"nan" output error

[Oliveira]

Hi mates, I'm having problems with a "nan" output
Look the code below

Code:

#include <stdio.h>
#include <stdlib.h>

float raiz(float n, float *p);

int main()
{
    float n, r = 1, *p;
    p = &r;

    do
    {

        printf("Entre com o número cuja raiz será calculada\n");
        scanf("%f", &n);

        if(n < 0)
            printf("Não há raiz quadrada real para números negativos\n");
    }while(n < 0);

    printf("O valor da raiz quadrada de %.2f é %.2f\n", n, raiz(n, p));

    return 0;
}

float raiz(float n, float *p)
{
    if(abs(*p * *p - n) < 0.001){
	printf("%.2f", *p);
        return (*p);
    }
    else{
        *p = (*p * *p + n)/(2 * *p);
        raiz(n, p);
    }
}

I think I'm not doing well the return of the function "raiz", because the value is well shown inside the function...

Thanks in advance.

[Sebastiani]

I haven't really looked at the algorithm much but one thing I noticed is that you're not returning a value from the recursive call.

[Sebastiani]

One more thing: abs returns an int, so the condition will only be true if it returns 0, obviously.

[Oliveira]

Thank you very much mate.

I've fixed the code and now works fine:

Code:

#include <stdio.h>
#include <stdlib.h>

int raiz(float n, float *p);

int main()
{
    float n, r = 1, *p;
    p = &r;

    do
    {

        printf("Entre com o número cuja raiz será calculada\n");
        scanf("%f", &n);

        if(n < 0)
            printf("Não há raiz quadrada real para números negativos\n");
    }while(n < 0);

	raiz(n, p);

    printf("O valor da raiz quadrada de %.2f é %.2f\n", n, r);

    return 0;
}

int raiz(float n, float *p)
{
    if(abs(*p * *p - n) < 0.001){
        return 0;
    }
    else{
        *p = (*p * *p + n)/(2 * *p);
        raiz(n, p);
    }
}

hey, the problem with the previous code was the abs function? Or I did bad the returning?

Thanks.

[BEN10]

NaN(not a number) error generally occurs if the ouput is indeterminate i.e whose value couldn't be determined such as 0/0.

[nonoob]

Probably should use fabs().

Your second post of code looks the same as the first.

[brewbuck]

There is no need to take the absolute value. This is Newton's algorithm. The approximations will converge monotonically to the true value of the square root. So if the initial guess was less than the true root (which will be the case for any input greater than 1, since you start with an initial approximation of 1), then the subsequent approximations will also be less than the true root.

Replace:

Code:

fabs( *p * *p - n )

With:

Code:

n - *p * *p

[Dataset entries]
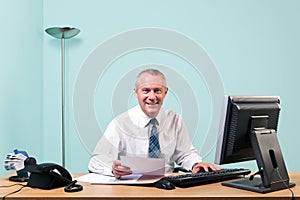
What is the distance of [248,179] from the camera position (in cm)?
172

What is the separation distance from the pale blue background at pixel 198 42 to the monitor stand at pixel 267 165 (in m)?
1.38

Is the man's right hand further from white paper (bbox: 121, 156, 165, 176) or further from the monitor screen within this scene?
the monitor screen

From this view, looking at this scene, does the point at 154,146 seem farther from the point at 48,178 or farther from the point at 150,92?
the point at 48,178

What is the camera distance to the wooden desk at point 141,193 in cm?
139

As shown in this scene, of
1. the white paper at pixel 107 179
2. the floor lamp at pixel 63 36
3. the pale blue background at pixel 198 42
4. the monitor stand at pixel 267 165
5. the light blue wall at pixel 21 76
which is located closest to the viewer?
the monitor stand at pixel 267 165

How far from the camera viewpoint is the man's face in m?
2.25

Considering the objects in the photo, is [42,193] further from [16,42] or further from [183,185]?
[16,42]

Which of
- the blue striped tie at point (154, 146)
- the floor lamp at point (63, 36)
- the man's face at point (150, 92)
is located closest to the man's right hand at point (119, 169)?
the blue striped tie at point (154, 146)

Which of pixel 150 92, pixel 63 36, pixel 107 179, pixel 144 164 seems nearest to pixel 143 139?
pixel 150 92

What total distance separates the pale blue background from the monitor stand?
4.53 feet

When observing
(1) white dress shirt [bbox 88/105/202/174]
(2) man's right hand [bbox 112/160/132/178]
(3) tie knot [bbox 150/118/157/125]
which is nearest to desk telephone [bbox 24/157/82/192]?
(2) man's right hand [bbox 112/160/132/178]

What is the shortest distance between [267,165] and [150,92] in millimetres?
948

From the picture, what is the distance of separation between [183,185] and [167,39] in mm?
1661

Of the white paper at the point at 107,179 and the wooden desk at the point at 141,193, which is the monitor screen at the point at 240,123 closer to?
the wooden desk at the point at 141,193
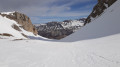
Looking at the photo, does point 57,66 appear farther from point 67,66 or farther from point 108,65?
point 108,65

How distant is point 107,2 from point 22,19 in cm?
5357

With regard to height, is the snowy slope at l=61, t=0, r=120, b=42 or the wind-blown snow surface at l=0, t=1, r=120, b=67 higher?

[What to do] Transcribe the square-root forum thread from "I think I'm" to "returns 0, obviously.". The data isn't needed here.

[Task solution]
I think I'm not doing well the return of the function "raiz", because the value is well shown inside the function...

Thanks in advance.

[Sebastiani]

I haven't really looked at the algorithm much but one thing I noticed is that you're not returning a value from the recursive call.

[Sebastiani]

One more thing: abs returns an int, so the condition will only be true if it returns 0, obviously.